Of course. They are familiar with our ideas and they want to work for a company which has meaning.
What do other company heads think of your business model?
At the start, most of them thought it was idealistic to want to do good business with nice sentiments. The success of my group ‒ whose turnover has now risen to two million euros ‒, proves that this is possible. Those who doubted the model would work are now impressed and understand that giving meaning to a business is a way to be successful. That’s what I had wanted to demonstrate.
What advice would you give to young entrepreneurs who struggle to find this balance between the quest for profit and an awareness of public interest?

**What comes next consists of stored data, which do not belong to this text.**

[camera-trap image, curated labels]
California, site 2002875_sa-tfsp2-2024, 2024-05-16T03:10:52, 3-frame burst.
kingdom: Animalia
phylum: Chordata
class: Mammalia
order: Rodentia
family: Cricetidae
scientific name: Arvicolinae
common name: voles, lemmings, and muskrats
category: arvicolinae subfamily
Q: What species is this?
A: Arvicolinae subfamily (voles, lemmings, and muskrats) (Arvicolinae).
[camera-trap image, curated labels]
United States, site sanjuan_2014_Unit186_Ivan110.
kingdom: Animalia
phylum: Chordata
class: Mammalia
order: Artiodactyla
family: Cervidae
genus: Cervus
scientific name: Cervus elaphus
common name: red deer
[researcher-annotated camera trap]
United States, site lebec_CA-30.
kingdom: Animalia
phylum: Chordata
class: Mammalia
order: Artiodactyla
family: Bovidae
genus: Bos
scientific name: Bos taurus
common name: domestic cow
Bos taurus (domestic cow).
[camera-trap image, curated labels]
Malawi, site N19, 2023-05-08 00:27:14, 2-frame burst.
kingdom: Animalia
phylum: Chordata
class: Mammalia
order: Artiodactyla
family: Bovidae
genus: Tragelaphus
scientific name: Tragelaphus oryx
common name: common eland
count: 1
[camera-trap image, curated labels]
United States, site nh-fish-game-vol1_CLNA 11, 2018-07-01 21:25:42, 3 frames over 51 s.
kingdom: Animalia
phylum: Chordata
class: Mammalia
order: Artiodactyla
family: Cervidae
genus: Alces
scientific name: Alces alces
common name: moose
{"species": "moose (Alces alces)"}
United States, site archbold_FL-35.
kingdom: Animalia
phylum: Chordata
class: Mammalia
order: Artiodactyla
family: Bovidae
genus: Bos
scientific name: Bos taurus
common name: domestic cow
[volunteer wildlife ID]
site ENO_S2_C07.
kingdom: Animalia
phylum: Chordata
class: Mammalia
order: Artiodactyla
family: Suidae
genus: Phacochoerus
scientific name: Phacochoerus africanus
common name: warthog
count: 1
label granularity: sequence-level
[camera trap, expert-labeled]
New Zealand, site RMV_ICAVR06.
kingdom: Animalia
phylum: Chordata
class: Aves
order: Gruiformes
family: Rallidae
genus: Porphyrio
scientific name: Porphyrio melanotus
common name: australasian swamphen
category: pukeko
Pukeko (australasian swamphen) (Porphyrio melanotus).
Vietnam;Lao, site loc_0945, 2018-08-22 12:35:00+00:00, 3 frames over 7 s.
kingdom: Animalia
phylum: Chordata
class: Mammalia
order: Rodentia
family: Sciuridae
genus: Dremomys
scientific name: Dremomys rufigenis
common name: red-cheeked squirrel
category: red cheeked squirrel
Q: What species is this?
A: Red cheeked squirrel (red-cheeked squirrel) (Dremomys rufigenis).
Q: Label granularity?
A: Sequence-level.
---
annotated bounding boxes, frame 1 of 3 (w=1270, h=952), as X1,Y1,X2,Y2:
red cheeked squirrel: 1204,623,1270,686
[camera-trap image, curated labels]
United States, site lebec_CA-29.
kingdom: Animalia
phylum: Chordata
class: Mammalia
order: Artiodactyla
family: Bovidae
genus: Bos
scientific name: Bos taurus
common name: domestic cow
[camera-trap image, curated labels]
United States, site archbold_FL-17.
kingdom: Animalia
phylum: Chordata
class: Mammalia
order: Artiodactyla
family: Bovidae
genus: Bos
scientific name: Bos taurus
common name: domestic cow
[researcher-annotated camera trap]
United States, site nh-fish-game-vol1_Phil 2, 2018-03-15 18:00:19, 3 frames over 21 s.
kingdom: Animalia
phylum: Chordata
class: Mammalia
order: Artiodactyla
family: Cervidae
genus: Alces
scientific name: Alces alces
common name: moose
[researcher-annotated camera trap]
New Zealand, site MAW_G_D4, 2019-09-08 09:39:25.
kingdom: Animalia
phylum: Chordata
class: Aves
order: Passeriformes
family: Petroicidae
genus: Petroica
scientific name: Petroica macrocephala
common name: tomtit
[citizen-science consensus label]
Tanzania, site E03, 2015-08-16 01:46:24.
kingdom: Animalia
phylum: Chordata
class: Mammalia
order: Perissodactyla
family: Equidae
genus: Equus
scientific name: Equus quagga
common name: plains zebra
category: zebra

In my opinion, the key is time. You’ve got to ask yourself whether you want to invest for the next three years in order to resell the firm or if you want to invest for the next thirty years in order to hand it on. The more this approach is maintained in the long-term, the more it begins to build an awareness of public interest. The greediest entrepreneurs are generally to be found in sectors where money is turned over quickly. Those who want to create something more durable are likely to ask themselves: how can pollution be avoided? How can the consumer be reassured? By wanting to make cash as quickly as possible, it is impossible to take certain aspects into account, such as employee and supplier satisfaction and the pollution of the planet. Amoral capitalism is, in my opinion, time-bound.
Should the state take certain measures to encourage, or even force, companies to adopt more ethical practices?
Taking action for the common good is a choice. It cannot become an obligation. I do however believe that, in the name of shared heritage, the state should take measures to protect all citizens. As such, it could ask businesses to pollute less, for example. I do nevertheless believe that the biggest reward for a CEO is not financial, but is rather reputational. As far as I am concerned, I was very happy to receive the Legion of Honor for my plan to combat discrimination in my company. It’s a reward that I wouldn’t trade for all the money in the world.